Following earlier defense motions following the revelation that Sal Perricone posted hundreds of sharply-worded online anonymous posts under several handles, Englehardt brought in Perricone for questioning under oath in October about his apparent blogging about open cases. In his order issued this week, Englehardt said he had a tough time believing that Perricone was telling the truth.
“As it stands now, it seems clear that Perricone testified falsely in at least some important respects: first of all, his statement that no one in the office was aware that he was posting was surely false,” Englehardt wrote.
The judge went on to say, “Quite simply, no one, especially this Court, could reasonably find it credible that Perricone and former First AUSA Mann, while posting under the same nola.com articles, and responding to and echoing each other’s’ posts, were unaware of the identity of the other.”
Further, Englehardt wrote that he found it “inconceivable that Perricone did not know, at the time he gave sworn testimony, that “eweman” was seated only two chairs away…in the person of Former First AUSA Mann.”
Englehardt went on to conclude that Perricone’s testimony that no one else in Jim Letten’s office knew what he was doing online “is very likely false.”
Turning his analysis to Jan Mann, the judge wrote that his concerns over Mann’s activities are even larger. Englehardt noted that as Jim Letten testified to his court that it was “the “gospel truth” that (to his knowledge) no one in his office, and then-First AUSA Mann specifically, were aware of Perricone’s postings,” Mann sat silent in the same courtroom. Englehardt also pointed out that Mann similarly sat silent during Perricone’s testimony that no one else in the office was aware of his online activity, and the judge wrote that Mann was less than truthful in correspondence with the court about the blogging scandal.
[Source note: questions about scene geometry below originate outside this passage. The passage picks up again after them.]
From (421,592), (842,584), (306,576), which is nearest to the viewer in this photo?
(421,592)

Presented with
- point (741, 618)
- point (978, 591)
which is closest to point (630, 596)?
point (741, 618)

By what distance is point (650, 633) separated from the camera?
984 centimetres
Englehardt concluded by saying Mann’s future troubles include possible violations of the rules of professional conduct for attorneys, and that she and Perricone’s alleged untruthfulness could also constitute possible “criminal activity.”
U.S. Attorney Jim Letten has repeatedly declined to comment on Englehardt’s ruling and conclusion that two of Letten’s top prosecutors were untruthful while under oath.
Meanwhile, the Judge has recommended that an outside, independent investigator be brought in to investigate the alleged misconduct surrounding the blogging scandal, as “the Court has little confidence the (DOJ Office of Professional Responsibility) will fully investigate and come to conclusions with anywhere near the efficiency and certainty offered by suitable court-appointed counsel. The Court strongly urges DOJ to do so post haste.”